The task:
Swap "paragon" for "model" in the photography discussion below, then give back everything from "But this is" down to "admired by amateurs.".
=== Document text ===
Shooting for the fine print--yes, try to use the full frame, but when layout and other interests are involved, be prepared to crop, I'd say.
Posted by: David A. Goldfarb | Monday, 10 October 2011 at 10:46 PM
"but when layout and other interests are involved, be prepared to crop, I'd say."
David (Dennis too),
Yes, I'd say all these recommendations go out the window where professional photography is concerned. Pros can't afford to be purist, they have to be prepared to do everything and anything.
But this is in part why amateur photography has suffered lately, because the pro has gradually replaced the art photographer and especially the photojournalist as the paragon most admired by amateurs.
Mike
Posted by: Mike Johnston | Monday, 10 October 2011 at 11:36 PM
I think were back in the golden err of B/W photography myself.....A little history: from the 70's when we shot a couple or three bricks of Tri-X a month and a couple rolls of E-6 film for the three or so times a year the newspaper ran color on the section fronts. Now in the 80's with new presses and more color we shot more E-6 film (alot of Fuji400). We didn't get to crop our pics in color and the art directors loved looking at whole frame on the light table in color and they cropped....so out with my favorite lens...the Nikon 180 2.8 and bought a 80-200 2.8 zoom to do some better cropping in camera, since the use of enlargers were not used by the photographers in color, just B/W.... color printers and editors were more in the work flow. Now the early 90's color negative film took over or both B/W and color in the papers...and scanning the film for either B/W or Color use. The photographer didn't get to crop so much as the editors did from little fax copies with red lines marking the size. 1996 was the switch to digital, (AP's Nikon NC2000) and many painful years later and we now have a deceit bunch of digital camera for color and very good B/W software (Nik Silver Efex Pro 2) that brings back the look and feel of the darkroom again without a wastebasket full of $$$ paper. I really enjoy B/W again and cropping if I like without waste......Printing it is another story.
=== Given entries ===
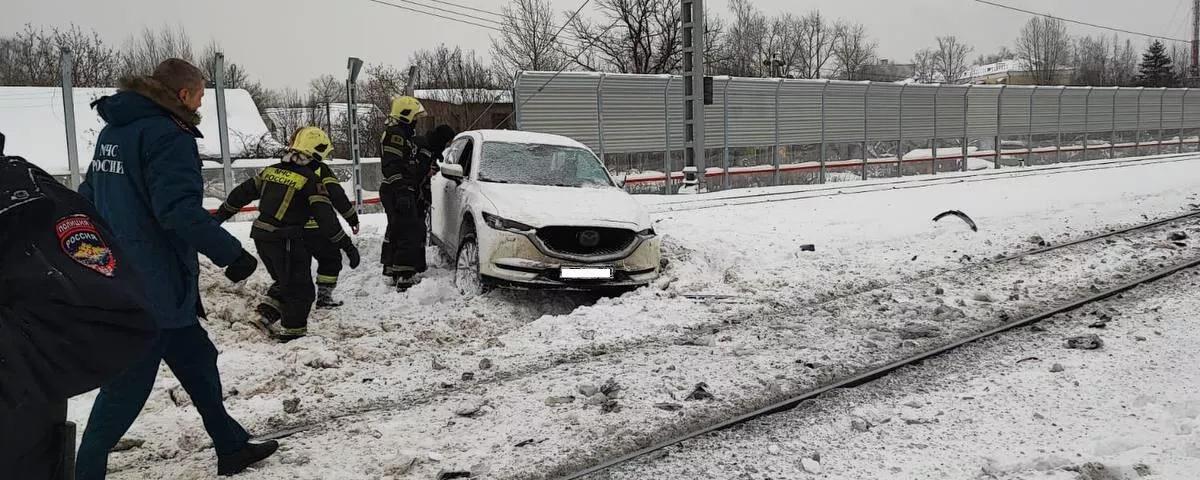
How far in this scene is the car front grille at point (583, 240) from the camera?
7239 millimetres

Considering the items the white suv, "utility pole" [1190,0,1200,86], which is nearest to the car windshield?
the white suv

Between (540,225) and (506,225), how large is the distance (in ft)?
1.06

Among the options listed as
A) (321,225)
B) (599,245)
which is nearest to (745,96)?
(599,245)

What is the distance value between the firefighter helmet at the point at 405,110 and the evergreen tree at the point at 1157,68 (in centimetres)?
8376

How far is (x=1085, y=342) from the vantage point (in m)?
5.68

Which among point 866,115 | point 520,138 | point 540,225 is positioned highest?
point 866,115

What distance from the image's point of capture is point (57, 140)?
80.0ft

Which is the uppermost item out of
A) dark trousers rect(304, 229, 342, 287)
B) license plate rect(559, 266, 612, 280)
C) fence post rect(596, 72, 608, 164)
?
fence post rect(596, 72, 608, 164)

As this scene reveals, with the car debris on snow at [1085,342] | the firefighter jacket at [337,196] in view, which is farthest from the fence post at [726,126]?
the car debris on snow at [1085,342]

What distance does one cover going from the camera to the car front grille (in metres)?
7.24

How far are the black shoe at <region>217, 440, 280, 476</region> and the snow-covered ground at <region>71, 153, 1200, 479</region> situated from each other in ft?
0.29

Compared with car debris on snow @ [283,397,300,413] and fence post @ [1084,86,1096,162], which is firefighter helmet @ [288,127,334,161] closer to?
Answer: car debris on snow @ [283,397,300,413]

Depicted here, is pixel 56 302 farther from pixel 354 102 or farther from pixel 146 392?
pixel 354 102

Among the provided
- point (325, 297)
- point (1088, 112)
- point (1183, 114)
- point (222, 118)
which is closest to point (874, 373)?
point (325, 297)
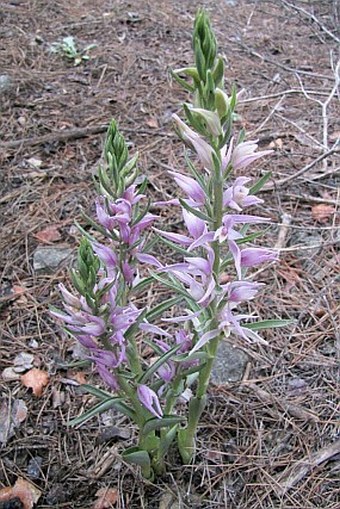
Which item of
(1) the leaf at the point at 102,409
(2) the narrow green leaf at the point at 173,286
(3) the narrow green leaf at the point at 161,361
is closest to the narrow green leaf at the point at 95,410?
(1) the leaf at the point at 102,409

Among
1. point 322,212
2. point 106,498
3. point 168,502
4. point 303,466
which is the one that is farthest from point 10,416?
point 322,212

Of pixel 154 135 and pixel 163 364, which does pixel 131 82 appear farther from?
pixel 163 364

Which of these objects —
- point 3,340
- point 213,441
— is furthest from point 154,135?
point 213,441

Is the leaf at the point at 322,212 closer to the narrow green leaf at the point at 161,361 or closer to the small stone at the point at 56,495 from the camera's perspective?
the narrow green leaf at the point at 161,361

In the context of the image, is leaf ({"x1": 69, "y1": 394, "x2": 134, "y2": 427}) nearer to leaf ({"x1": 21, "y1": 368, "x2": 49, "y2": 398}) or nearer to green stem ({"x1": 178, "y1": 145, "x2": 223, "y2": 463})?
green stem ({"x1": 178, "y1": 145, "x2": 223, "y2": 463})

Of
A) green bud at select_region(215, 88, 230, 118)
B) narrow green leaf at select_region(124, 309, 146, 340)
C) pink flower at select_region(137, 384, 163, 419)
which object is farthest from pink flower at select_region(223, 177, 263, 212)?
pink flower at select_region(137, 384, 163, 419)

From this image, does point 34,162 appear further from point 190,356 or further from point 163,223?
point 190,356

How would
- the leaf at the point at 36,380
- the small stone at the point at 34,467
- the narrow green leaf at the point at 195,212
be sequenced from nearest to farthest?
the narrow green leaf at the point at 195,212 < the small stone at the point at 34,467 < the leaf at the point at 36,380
===
Completed task:
But this is in part why amateur photography has suffered lately, because the pro has gradually replaced the art photographer and especially the photojournalist as the model most admired by amateurs.